Despite the price hike aimed at curbing cigarette consumption, tobacco sales in South Korea recovered to the level of a year earlier in July, raising questions over the effectiveness of the government policy.
According to a report by the Korean Smokers’ Association submitted to Rep. Yoon Ho-joong of the main opposition New Politics Alliance of Democracy, the number of cigarette packs sold in July stood at just over 350 million, close to the average monthly sales over the past three years, 362 million.
Tobacco sales more than halved to 170 million packs in January, compared to the same period a year earlier, after the government raised tobacco prices by 2,000 won ($1.70) per pack from 2,500 won to 4,500 won on New Year’s Day.
The 80 percent price hike came as part of the government’s efforts to lower the nation’s smoking rate amid public health concerns.
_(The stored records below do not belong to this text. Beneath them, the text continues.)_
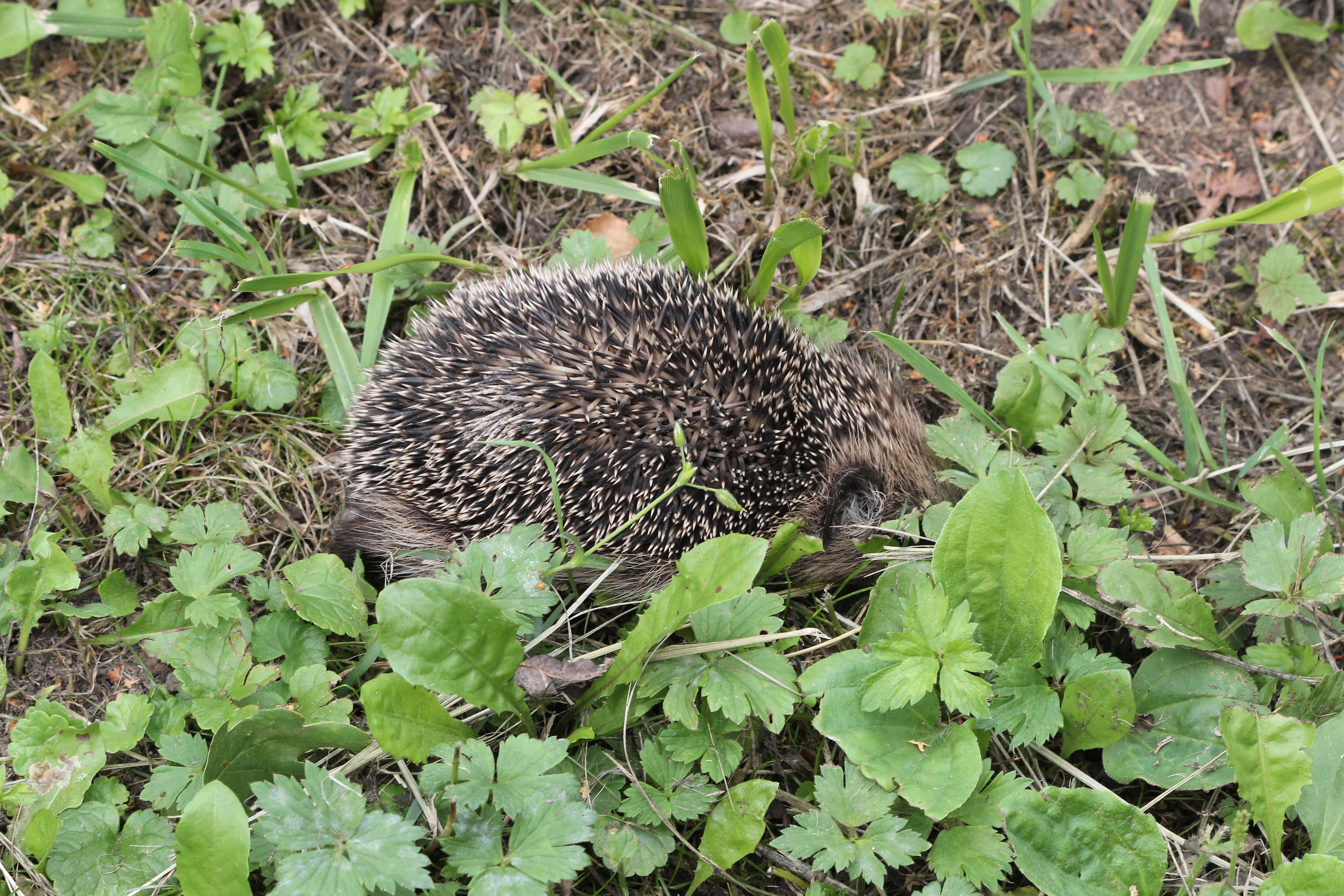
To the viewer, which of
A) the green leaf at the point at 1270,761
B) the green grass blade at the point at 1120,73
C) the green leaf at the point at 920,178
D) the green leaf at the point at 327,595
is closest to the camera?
the green leaf at the point at 1270,761

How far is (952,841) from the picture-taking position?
10.7 feet

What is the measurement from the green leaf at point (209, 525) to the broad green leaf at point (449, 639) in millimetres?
1205

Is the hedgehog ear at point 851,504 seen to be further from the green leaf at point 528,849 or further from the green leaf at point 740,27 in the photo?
the green leaf at point 740,27

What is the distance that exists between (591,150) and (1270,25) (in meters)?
3.73

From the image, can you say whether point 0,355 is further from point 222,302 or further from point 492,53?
point 492,53

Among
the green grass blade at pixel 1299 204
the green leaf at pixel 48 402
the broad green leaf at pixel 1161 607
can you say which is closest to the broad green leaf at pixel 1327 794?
the broad green leaf at pixel 1161 607

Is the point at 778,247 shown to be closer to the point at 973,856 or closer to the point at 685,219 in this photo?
the point at 685,219

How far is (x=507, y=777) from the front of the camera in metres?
3.07

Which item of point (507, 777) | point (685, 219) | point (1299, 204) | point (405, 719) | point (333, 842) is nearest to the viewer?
point (333, 842)

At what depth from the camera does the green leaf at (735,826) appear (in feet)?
10.8

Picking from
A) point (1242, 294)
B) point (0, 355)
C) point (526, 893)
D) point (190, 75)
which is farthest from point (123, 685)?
point (1242, 294)

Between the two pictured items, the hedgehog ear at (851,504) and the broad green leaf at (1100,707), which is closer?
the broad green leaf at (1100,707)

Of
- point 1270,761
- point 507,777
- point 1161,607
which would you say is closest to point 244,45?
point 507,777

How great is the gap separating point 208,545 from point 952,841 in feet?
10.1
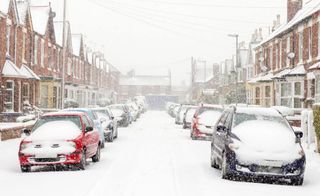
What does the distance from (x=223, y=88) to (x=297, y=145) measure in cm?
7531

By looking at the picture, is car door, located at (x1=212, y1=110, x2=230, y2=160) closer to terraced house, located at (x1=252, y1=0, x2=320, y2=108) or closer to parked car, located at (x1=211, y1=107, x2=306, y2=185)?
parked car, located at (x1=211, y1=107, x2=306, y2=185)

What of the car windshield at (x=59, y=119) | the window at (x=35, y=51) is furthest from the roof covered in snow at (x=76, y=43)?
the car windshield at (x=59, y=119)

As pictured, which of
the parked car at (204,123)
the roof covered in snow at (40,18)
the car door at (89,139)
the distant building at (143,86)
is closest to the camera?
the car door at (89,139)

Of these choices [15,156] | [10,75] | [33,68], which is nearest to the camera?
[15,156]

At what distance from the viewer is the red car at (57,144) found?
45.6 ft

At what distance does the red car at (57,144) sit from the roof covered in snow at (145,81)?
138 meters

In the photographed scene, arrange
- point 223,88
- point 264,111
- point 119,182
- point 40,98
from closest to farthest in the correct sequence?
1. point 119,182
2. point 264,111
3. point 40,98
4. point 223,88

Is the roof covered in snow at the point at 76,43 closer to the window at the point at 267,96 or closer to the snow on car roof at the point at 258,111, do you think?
the window at the point at 267,96

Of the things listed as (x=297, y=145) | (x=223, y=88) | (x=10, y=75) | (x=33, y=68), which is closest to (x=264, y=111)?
(x=297, y=145)

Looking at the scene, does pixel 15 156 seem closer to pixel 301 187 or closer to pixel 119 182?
pixel 119 182

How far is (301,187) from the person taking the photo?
12.3 m

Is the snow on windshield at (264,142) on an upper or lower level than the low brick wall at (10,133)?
upper

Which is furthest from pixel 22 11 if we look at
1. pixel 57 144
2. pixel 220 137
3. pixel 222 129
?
pixel 222 129

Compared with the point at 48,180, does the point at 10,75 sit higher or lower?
higher
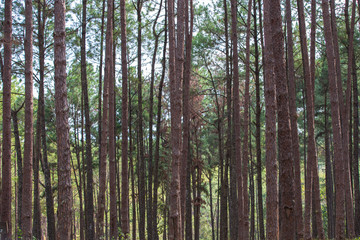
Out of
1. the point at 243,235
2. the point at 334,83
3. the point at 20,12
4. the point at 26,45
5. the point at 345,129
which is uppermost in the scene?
the point at 20,12

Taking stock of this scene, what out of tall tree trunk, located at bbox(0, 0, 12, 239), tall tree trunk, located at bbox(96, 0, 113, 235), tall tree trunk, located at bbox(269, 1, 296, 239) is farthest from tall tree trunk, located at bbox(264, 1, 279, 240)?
tall tree trunk, located at bbox(0, 0, 12, 239)

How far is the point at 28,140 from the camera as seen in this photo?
9102mm

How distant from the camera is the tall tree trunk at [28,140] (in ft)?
28.7

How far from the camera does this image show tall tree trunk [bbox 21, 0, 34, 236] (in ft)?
28.7

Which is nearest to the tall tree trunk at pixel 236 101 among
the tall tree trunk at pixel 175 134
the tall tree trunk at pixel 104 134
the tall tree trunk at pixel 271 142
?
the tall tree trunk at pixel 175 134

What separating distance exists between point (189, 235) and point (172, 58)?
9636mm

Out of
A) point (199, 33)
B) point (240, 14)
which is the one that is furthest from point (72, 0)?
point (240, 14)

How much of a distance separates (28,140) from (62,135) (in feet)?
12.1

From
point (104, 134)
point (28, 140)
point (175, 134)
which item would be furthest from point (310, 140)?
point (28, 140)

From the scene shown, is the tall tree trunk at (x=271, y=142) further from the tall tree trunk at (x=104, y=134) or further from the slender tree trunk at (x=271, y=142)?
the tall tree trunk at (x=104, y=134)

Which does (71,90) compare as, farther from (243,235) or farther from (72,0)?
(243,235)

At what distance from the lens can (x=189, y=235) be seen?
15.6m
South Korea has one of the highest male smoking rates among OECD countries at 43.7 percent, according to the Health Ministry.
But the figures have gradually bounced back, with sales increasing from 240 million in March to 270 million in May and 350 million in July, the report said.
The recovering sales, coupled with the accompanying rise in tax revenues, rekindled a debate over whether the government‘s price hike was to benefit the nation’s health or to collect more taxes.
According to the Ministry of Strategy and Finance, the government secured an extra 1.2 trillion won in tax payments in the first half of this year compared to the same period last year.
“The government stressed that the price hike was aimed at promoting public health, not at reaping tax revenues, but it only resulted in putting more burden on smokers,” said Rep. Yoon.
“The authorities cannot get away from criticism that it raised the cigarette price to make up for the shortfall in last year’s tax revenues,” the lawmaker added.
The government has been increasing its antismoking campaigns in recent years, including its push for a bill that makes it obligatory for tobacco-makers to display word and image warnings on cigarette packs.
The passage of the antismoking bill finally came earlier this year, after 11 attempts since its first try in 2002. It would deter Koreans from smoking by highlighting the dangers through pictorial warning labels required to cover more than half of the cigarette packs.
Lawbreakers could face up to a year in jail or 10 million won in fines, or revocation of the company’s business license. The bill will take effect next December after an 18-month grace period.
But the Korean Smokers’ Association opposed the bill, calling it a “gimmick” to cover up the controversy over the tobacco price hike.
“The government’s policy turned out to be a failure and it needs to allow smokers to participate in the decision-making process,” it said in a statement in May.
Doubts linger over whether the graphic warnings on cigarette packs will help Koreans give up smoking, with no countries having succeeded in lowering the smoking rate through such a measure.
Unclear clauses in the new plan, which stipulates that the images on cigarette packs must not be “excessively” repulsive, are also likely to leave room for argument between the authorities and tobacco industry.